● ARTICLE:

Fuel From Coal/Biomass and Coal/Sewage Mixtures


We have posted several notes to you concerning the co-gasification potential of coal, biomass, and sewer sludge, with the goal of generating syngas, which can then, through several established, even well-known, catalytic processes be converted into liquid fuels and valuable raw materials for the chemical manufacturing industry.
 
Enclosed is yet more documentary evidence that our coal, and even our wastes, can be combined synergistically with biomass to provide both the needed raw materials with which to manufacture our liquid transportation fuels, and an inherent mechanism, the inclusion of biomass, which could, through established technologies, be intensively cultivated for the purpose of providing additional raw material for liquid fuel production, while at the same time recycling the Carbon emissions from combustion of that fuel.
 
The enclosed link will access another authoritative report on that subject. Some excerpts:
 
"Author(s):
C. Storm, H. Rudiger, H. Spliethoff, and K.R.G. Hein
Institut für Verfahrenstechnik und Dampfkesselwesen, (Institute for Process Engineering and Power Plant Technology) University of Stuttgart, Pfaffenwaldring 23, D-70569 Stuttgart, Germany
 
Biomass and sewage sludge are attracting increasing interest in power planttechnology as a source of carbon-dioxide-neutral fuels. A new way to reduce the consumption of fossil fuels could be the co-combustion or co-gasification of coal and biomass or coal and sewage sludge. In both cases, pyrolysis is the first step in the technical process. In order to obtain detailed informationabout the pyrolysis of coal/biomass and coal/sewage sludge mixtures as well as unblended fuels, the “Institute für Verfahrenstechnik und Dampfkesselwesen (IVD)” at the University of Stuttgart has carried out investigations using an electrically heated entrained flow reactor. The test runs provided information about fuel conversion efficiency, pyrolysis gas and tar yield, and composition of pyrolysis gas and tar. Besides gas and tar analysis investigations regarding the path of trace elements, like heavy metals, alkali, chlorine and nitrogen components, during the pyrolysis process varying different parameters have been carried out. The fuel nitrogen distribution between pyrolysis gas, tar, and char has been analyzed, as well as the ash composition, and, thus, the release of mineral components during pyrolysis."

● WRITTEN TASKS:
1. Answer each question using the article.
(a) Into what can syngas be converted through established catalytic processes?
(b) What is the first step in the technical process of co-combustion or co-gasification?
(c) What kind of reactor did the institute use for its investigations?
2. In the entries, take everything from the line containing "What is the actual" down to the line containing "12.2 inches", both included. Reproduce that span with "red snack package" swapped for "red snack bag" and everything else left unchanged.
The article and the entries that follow it are unrelated to each other.

● LISTING:

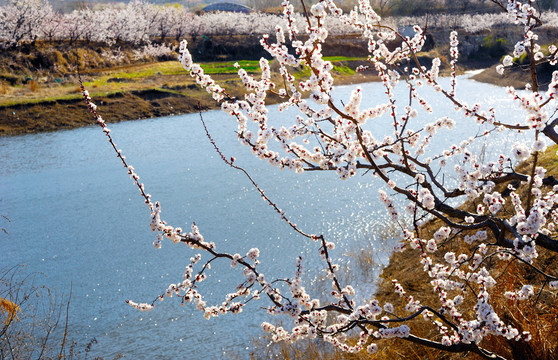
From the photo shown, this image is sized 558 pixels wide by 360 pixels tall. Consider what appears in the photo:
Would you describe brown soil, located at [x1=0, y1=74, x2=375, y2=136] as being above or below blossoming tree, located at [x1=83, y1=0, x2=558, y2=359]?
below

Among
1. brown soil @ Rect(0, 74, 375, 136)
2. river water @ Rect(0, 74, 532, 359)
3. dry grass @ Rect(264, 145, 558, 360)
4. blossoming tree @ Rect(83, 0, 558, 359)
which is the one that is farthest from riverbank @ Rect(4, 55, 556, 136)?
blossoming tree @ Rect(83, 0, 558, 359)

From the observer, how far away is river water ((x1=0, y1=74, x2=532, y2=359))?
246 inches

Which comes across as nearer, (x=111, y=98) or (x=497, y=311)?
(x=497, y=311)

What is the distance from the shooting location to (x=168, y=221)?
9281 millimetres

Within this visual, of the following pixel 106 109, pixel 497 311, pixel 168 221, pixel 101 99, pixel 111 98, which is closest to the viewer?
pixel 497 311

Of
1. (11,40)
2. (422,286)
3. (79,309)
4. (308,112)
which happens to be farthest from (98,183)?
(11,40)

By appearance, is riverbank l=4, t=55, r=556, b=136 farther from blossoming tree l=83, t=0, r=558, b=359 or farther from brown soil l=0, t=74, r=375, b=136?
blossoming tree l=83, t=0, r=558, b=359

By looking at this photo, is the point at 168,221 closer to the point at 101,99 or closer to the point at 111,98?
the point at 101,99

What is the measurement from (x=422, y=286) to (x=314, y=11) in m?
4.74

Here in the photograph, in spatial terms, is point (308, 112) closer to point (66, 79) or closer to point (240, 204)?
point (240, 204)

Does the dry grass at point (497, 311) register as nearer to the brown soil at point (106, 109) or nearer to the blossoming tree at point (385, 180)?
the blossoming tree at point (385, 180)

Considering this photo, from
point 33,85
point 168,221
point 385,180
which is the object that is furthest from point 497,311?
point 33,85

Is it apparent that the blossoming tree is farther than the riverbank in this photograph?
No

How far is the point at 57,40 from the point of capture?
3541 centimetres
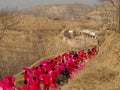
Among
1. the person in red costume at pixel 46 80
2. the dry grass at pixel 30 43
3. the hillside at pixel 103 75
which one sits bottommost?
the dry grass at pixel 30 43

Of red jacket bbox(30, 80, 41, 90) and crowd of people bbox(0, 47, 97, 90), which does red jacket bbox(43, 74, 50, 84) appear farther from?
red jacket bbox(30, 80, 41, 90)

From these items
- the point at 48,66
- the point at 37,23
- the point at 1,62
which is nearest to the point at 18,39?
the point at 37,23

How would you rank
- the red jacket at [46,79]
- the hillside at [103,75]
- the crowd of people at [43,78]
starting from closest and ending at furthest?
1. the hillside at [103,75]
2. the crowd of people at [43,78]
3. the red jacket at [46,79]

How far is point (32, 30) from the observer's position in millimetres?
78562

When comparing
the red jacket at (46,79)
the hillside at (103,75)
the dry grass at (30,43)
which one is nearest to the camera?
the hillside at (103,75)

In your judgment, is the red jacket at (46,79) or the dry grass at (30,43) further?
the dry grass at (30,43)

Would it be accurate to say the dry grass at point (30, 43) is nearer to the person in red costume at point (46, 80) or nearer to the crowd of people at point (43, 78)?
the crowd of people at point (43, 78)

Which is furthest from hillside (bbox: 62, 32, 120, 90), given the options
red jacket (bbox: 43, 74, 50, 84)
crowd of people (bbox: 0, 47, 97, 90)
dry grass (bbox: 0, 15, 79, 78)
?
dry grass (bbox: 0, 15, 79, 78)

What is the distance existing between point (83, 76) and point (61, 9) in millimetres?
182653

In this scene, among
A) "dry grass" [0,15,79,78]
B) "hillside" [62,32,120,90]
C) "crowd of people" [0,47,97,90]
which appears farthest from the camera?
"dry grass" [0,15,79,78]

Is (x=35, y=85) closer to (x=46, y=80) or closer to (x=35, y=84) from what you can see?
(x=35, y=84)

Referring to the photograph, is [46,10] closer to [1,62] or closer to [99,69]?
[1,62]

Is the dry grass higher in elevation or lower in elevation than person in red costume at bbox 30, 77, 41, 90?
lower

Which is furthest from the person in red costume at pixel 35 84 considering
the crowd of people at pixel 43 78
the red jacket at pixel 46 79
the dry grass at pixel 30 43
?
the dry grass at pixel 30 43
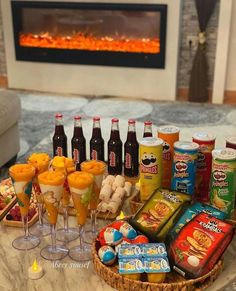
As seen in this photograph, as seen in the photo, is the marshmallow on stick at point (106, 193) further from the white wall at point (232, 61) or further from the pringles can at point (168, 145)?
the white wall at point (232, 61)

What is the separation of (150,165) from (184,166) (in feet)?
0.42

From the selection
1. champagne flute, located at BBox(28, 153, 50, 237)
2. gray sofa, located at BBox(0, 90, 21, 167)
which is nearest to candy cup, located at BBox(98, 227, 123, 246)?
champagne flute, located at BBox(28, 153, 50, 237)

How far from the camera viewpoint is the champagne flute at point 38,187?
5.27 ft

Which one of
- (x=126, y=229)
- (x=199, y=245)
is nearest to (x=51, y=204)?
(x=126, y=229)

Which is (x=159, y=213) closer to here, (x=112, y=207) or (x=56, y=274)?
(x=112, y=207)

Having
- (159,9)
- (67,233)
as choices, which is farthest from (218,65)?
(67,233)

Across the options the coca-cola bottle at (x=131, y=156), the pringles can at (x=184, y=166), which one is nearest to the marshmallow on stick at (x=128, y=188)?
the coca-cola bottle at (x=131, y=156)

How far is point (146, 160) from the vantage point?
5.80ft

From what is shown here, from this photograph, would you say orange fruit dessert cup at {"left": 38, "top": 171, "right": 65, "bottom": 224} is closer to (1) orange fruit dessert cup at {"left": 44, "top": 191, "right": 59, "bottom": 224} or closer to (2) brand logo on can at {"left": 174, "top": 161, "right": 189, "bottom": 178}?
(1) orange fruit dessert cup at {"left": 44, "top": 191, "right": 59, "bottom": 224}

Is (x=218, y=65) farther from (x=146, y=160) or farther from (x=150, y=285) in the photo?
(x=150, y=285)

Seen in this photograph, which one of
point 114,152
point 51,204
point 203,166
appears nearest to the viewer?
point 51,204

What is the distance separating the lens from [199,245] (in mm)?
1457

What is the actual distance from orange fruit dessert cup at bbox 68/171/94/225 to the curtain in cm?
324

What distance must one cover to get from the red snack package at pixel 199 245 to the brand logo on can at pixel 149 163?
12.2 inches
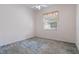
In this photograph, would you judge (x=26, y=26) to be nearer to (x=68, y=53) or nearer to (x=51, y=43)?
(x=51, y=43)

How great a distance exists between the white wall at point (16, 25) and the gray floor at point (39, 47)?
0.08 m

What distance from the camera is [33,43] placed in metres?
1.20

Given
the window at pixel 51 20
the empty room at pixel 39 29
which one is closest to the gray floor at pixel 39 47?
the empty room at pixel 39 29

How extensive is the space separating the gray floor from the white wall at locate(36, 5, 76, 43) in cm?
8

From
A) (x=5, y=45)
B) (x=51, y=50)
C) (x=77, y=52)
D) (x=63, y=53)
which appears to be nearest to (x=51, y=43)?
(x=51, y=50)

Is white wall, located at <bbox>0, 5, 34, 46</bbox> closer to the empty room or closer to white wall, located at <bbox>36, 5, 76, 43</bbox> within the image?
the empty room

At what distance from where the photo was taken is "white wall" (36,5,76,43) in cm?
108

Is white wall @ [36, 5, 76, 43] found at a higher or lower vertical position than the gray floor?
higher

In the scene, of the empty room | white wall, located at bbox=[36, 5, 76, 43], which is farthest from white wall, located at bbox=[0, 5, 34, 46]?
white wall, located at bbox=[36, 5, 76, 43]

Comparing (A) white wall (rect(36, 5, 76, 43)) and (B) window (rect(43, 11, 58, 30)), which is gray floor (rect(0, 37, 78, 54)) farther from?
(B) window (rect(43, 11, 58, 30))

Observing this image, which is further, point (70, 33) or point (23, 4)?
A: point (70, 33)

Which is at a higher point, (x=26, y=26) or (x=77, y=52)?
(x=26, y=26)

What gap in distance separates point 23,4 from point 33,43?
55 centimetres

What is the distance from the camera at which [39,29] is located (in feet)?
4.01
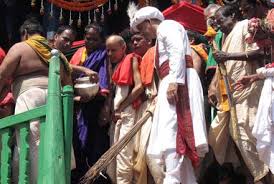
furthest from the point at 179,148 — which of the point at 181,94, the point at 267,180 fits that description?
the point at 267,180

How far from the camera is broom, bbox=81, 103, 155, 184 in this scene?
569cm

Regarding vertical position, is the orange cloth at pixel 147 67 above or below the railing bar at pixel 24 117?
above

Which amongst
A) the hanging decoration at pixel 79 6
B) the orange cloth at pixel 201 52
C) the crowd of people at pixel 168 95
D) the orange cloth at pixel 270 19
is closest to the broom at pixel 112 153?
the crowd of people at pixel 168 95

● WORKED ANSWERS:
1.
(a) Liquid fuels and valuable raw materials for the chemical manufacturing industry
(b) Pyrolysis
(c) An electrically heated entrained flow reactor

2.
What is the actual distance from orange fruit dessert cup at bbox 68/171/94/225 to the curtain in cm?
324

What distance must one cover to get from the red snack bag at pixel 199 245 to the brand logo on can at pixel 149 163?
12.2 inches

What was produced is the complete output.